En declaraciones recientes a MEDIOS RIOJA, la legisladora porteña y referente en temas previsionales, Graciela Ocaña, trazó un panorama alarmante sobre el presente del PAMI. Según la exfuncionaria, la obra social atraviesa un «descontrol total» que afecta directamente la calidad de atención de los adultos mayores en todo el país.

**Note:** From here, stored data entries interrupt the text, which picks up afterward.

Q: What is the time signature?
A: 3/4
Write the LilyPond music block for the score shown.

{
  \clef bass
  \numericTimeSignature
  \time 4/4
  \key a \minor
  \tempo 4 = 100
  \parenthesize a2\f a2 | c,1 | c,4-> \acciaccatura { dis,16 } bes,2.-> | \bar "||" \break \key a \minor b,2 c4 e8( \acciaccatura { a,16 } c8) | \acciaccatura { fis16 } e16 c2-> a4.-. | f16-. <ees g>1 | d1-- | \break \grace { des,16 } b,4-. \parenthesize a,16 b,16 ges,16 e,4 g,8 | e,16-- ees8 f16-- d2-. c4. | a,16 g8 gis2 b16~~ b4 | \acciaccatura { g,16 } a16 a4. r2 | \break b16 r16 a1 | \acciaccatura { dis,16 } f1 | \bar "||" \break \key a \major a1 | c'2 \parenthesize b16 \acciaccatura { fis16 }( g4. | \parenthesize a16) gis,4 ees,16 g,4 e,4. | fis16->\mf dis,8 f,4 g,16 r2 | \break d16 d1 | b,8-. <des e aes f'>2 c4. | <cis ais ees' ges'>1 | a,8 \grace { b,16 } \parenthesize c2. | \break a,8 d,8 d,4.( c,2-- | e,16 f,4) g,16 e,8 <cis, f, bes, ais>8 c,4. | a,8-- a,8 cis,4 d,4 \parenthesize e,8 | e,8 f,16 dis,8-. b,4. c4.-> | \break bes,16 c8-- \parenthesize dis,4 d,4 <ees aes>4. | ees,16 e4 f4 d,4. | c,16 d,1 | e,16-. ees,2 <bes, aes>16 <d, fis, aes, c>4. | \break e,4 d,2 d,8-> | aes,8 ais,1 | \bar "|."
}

Ocaña apuntó contra el Ministerio de Economía, señalando que el superávit fiscal del que hace gala el Ejecutivo se logra a costa del incumplimiento de partidas presupuestarias. «Consiguen el superávit sentándose en fondos del PAMI, de discapacidad, de universidades y de provincias. Si no pagamos lo que debemos, obvio que queda plata», sentenció.
Críticas al sistema de pagos y gestión
Uno de los puntos centrales de su reclamo fue la necesidad de reformar la modalidad de pago a los prestadores médicos. Ocaña abogó por abandonar el actual «sistema híbrido» y retornar a un esquema de pago por prestación, lo que, según su visión, permitiría un horizonte más previsible y una mejor calidad en los servicios.
«Muchos de los que están a cargo son delegados del Gobierno que no tienen la menor idea de cómo administrar una obra social», disparó la legisladora, quien también advirtió sobre la falta de insumos y la caída de coberturas esenciales.
Medidas judiciales en puerta
Ante la gravedad de los hechos y la falta de respuesta oficial para «encauzar» el organismo, Ocaña confirmó que se encuentra trabajando en el plano legal: «Estoy estudiando una medida cautelar sobre el desenvolvimiento de los fondos», adelantó, con el fin de garantizar que el dinero destinado a la salud de los jubilados no sea desviado para otros fines financieros.